Tue, 28 May 1996

Law of the Sea: Future Magna Carta?

By Jonathan Power

LONDON (JP): At the same time it saber rattles over American accusations of trade piracy, China has intimated that next month it will ratify the UN Convention on the Law of the Sea, which will bind it, in effect, to do away with much of China's present outlaw status on matters of sovereignty over the sea. This is typical China -- hot and cold, sweet and sour, confrontational one moment, accommodating the next. No wonder that President Bill Clinton finds it difficult to get a fix.

Beijing, even at its sunniest, rarely wins many points for presentation. Provocation is its second name. Hence the standing committee of the Chinese parliament has wrapped its ratification announcement in a message that Chinese jurisdiction over the sea will be expanded by nearly 1 million square miles. It also promised better protection for China's island resources, including the oil-rich Spratly Islands, over which six countries, not least China, have been sparring.

However, aficionados of the Law of the Sea, those who have long recognized the document as a good way to avoid many a future war, are well aware that for all the Chinese bluster, what they are now prepared to sign their name to is going to significantly tie their hands.

A reading of the small print of the Chinese statement makes it clear that this extra million square miles is nothing more than what the convention legally gives them -- the right to establish a 200-mile exclusive economic zone off the nation's coast, instead of the old traditional limit of 12 miles. But as this 200 miles is open to international passage, overflight and the laying of pipelines, it falls far short of sovereignty.

On the island issue, there may be some ambiguity since Beijing is claiming "historic waters". Yet last year, reversing its earlier stance, Beijing agreed to refer the South China Sea question to a meeting of officials of the Association of Southeast Asian Nations next month. Moreover, the implication of signing the Law of the Sea suggests it accepts international arbitration in disputed cases.

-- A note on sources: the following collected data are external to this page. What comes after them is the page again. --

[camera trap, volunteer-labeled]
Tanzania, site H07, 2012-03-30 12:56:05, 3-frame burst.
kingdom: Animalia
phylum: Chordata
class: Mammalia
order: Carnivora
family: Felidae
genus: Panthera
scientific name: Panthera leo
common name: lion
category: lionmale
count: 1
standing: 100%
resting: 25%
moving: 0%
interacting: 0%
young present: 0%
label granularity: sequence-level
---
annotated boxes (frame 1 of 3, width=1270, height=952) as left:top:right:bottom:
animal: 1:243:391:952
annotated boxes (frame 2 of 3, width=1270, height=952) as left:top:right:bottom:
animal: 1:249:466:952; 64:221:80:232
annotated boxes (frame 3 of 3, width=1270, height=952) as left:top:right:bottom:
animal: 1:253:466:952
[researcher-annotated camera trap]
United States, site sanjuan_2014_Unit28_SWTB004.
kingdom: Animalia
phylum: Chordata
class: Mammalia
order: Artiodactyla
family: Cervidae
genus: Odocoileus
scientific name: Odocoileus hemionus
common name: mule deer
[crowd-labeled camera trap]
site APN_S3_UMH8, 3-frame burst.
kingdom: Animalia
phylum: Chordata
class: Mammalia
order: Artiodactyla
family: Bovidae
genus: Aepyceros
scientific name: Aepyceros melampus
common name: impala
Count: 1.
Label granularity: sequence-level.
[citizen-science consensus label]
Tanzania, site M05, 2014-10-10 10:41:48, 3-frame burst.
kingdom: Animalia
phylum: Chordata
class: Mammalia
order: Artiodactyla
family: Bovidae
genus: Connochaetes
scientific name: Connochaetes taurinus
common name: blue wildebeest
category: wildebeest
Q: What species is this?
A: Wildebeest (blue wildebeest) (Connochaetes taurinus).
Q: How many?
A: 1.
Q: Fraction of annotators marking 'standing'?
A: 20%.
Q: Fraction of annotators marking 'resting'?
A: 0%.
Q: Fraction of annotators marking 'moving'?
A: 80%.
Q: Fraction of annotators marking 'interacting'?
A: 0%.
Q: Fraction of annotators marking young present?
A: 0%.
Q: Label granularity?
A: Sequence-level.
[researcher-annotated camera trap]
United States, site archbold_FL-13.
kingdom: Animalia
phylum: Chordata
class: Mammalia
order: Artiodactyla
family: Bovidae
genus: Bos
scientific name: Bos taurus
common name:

The political paradox, however, is that while China is going ahead shedding its pirate's patch on this issue, lending its vote to a rather important extension of international law, the U.S. and many of the countries of the European Union are still dragging their feet. And thereby hangs a tale.

When the Law of the Sea was first mooted in the 1970s, who were its most enthusiastic proponents? Of course most of Europe and the presidency of Richard Nixon. Yet today, Britain, for example, is "waiting for parliamentary time" for ratification and the U.S. Senate's Foreign Relations Committee which has the authority to send it to the floor of the Senate for ratification has left it languishing, year in, year out, in its in-tray. The committee's chairman, Senator Jesse Helms, says his spokesman, "has no intention ever of presenting it for ratification." Clinton, surprisingly, given his obsession with Chinese trade issues, has not taken time to give it a push.

This is a leftover from the Reagan administration that stalled the momentum generated by his predecessors, despite the earnest pleadings of the U.S. chiefs of staff who could see what a trouble-avoiding good deal it is.

The Law of the Sea Convention is a bargain in every way. First, because it puts a stop to what looked like becoming an undisciplined lunge towards 200-mile territorial zones. All existing claims to territorial jurisdiction greater than 12 miles have now got to be rolled back. And written into international law is the right to free and unimpeded passage through the 100 or so straits that are narrower than 24 miles.

But it is also a bargain in another sense because it gives landlocked nations and poorer Third World nations equal rights to access, along with the maritime industrialized countries, to the vast mineral deposits that lie on the ocean floor outside the 200-mile economic zones.

President Richard Nixon, who was instrumental in starting the Law of the Sea negotiations, called the seas "the common heritage of mankind." If only Ronald Reagan, George Bush and Jesse Helms had the same earnest perspective. The Law of the Sea could in its own way be a Magna Carta for the 21st century. It will be a great moral opportunity missed if Beijing beats Washington in the ratification stakes.